What I try to do with reviews at this Bookshelf blog is keep it simple and spoiler-free, and let you know whether I'd recommend you pick up a copy of what I just read. Seems to work okay. This time, a brief review of Rumpole and the Reign of Terror (Viking, 2006).



I didn't actually intend to read this book. I felt that after suffering the disappointments of three volumes of John Mortimer's lackluster short stories about Rumpole, none of them a patch on the television scripts, I was pleased to end on the very high note of his terrific novel Rumpole and the Penge Bungalow Murders. So I had to bite my lip a little when my friend David offered to lend me this 2006 novel, worried that it might spoil the very happy memory of the very good book that I'd finished. Since I'm certainly not quite so tacky as to reward a friend's generous thought that I should enjoy it with a negative review - it's not like this is some infernal Harry Potter book here, and the lender a fangirl blind to its faults - you dear readers have probably guessed that I did enjoy this novel a good deal in the end.

This time out, Rumpole is again defending one of the members of the extended Timson family when a niece of the present accused asks for his help. Her husband, a doctor born in Pakistan, has been arrested as a terrorist and, because the security of the nation is at stake, not told what the evidence against him is; indeed, not even told specifically what he's meant to have done. Attempting a defense is one of Rumpole's greatest challenges to date; because of the classified nature of the intelligence, even he can't find out where he's supposed to begin.

Britain's draconian laws meant to protect its citizens from terror attacks had clearly got under Mortimer's skin. There was actually a lot of outrage from very good writers about just how oppressive things were getting at this time. A 2005 John Wagner-scripted episode of Judge Dredd, illustrated by Phil Winslade, was written from a similar perspective of disgust and distrust. Poor Rumpole is finding the evolving basics of courtroom behavior enough of a struggle - judges with word processors? - and to have the laws amended so that hearsay can be entered into evidence is almost too much to bear. And now this.

Things are also as bad as ever on the home front. She Who Must Be Obeyed and her eternal ally Dodo are not at all pleased with Rumpole sinking so low as to defend a terrorist, despite Rumpole's insistence that, in the first place, the government hasn't even started to make a formal case proving that he's anything of the sort, and in the second, he's just "an old taxi," obliged to represent anybody who asks for him. But his intransigence costs him his standing with his best-paying clients, the Timsons, who want nothing to do with either their errant niece or anybody who defends terrorists, and, now that his wife is writing her own memoirs to set straight the record about their tumultuous marriage, it will probably give him a blacker eye there than he thought possible. Then when "the Mad Bull," Lord Justice Bullingham, starts calling around after his wife, you start to wonder just how much an Old Bailey Hack is meant to bear.

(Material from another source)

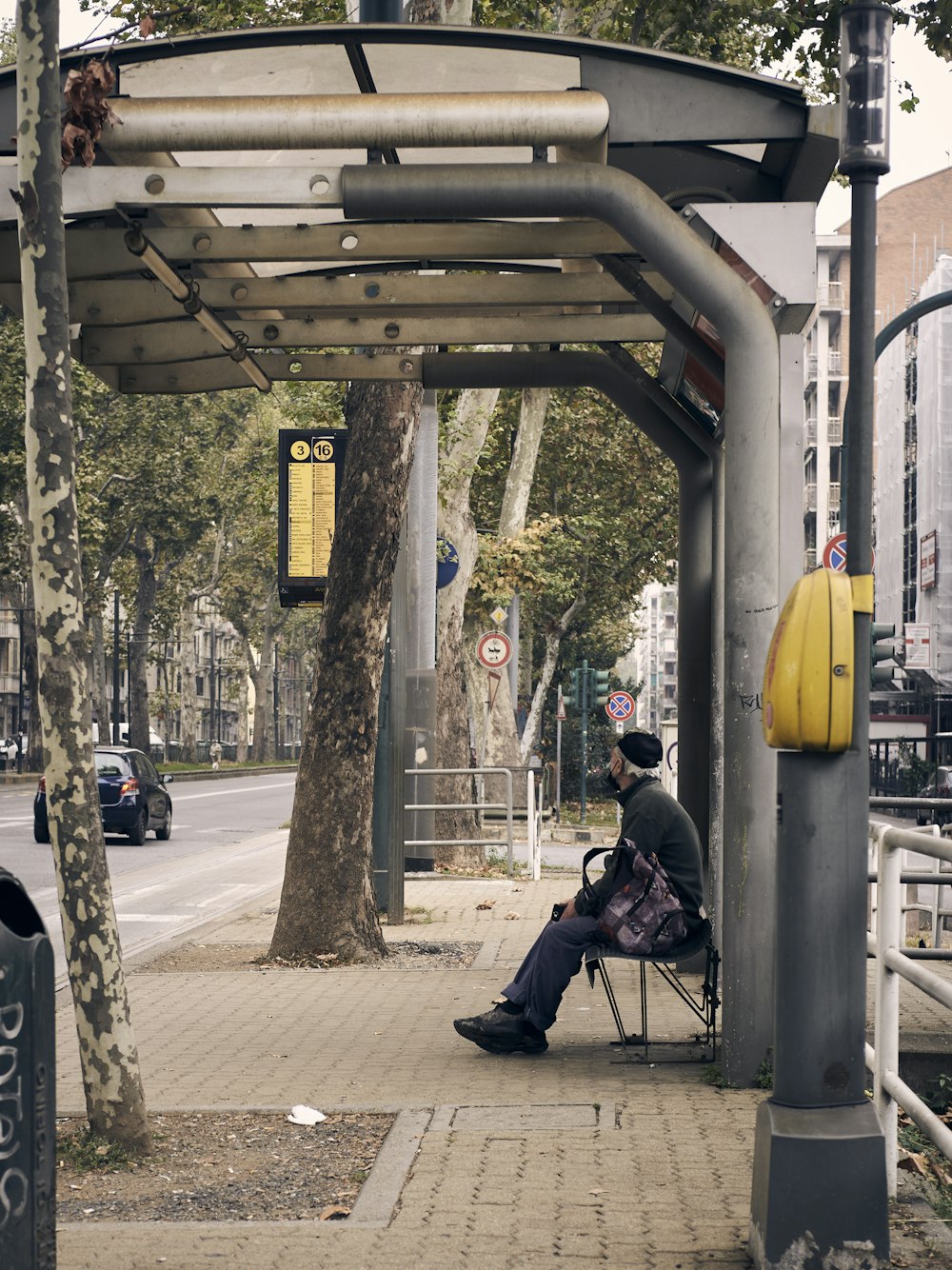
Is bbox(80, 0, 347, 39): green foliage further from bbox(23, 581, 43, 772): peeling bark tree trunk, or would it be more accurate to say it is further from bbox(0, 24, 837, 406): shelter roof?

This is certainly not a good entry point to the series, as there are quite a few subplots and supporting characters and tightly-drawn continuity by this point, but I would certainly recommend it first to anybody familiar with the character from TV, and secondly to readers not necessarily interested in how it reads as one book in a series, but how well the angry Mortimer handles the controversial subject matter. Not as air-punchingly awesome as The Penge Bungalow Murders, but definitely worth a look.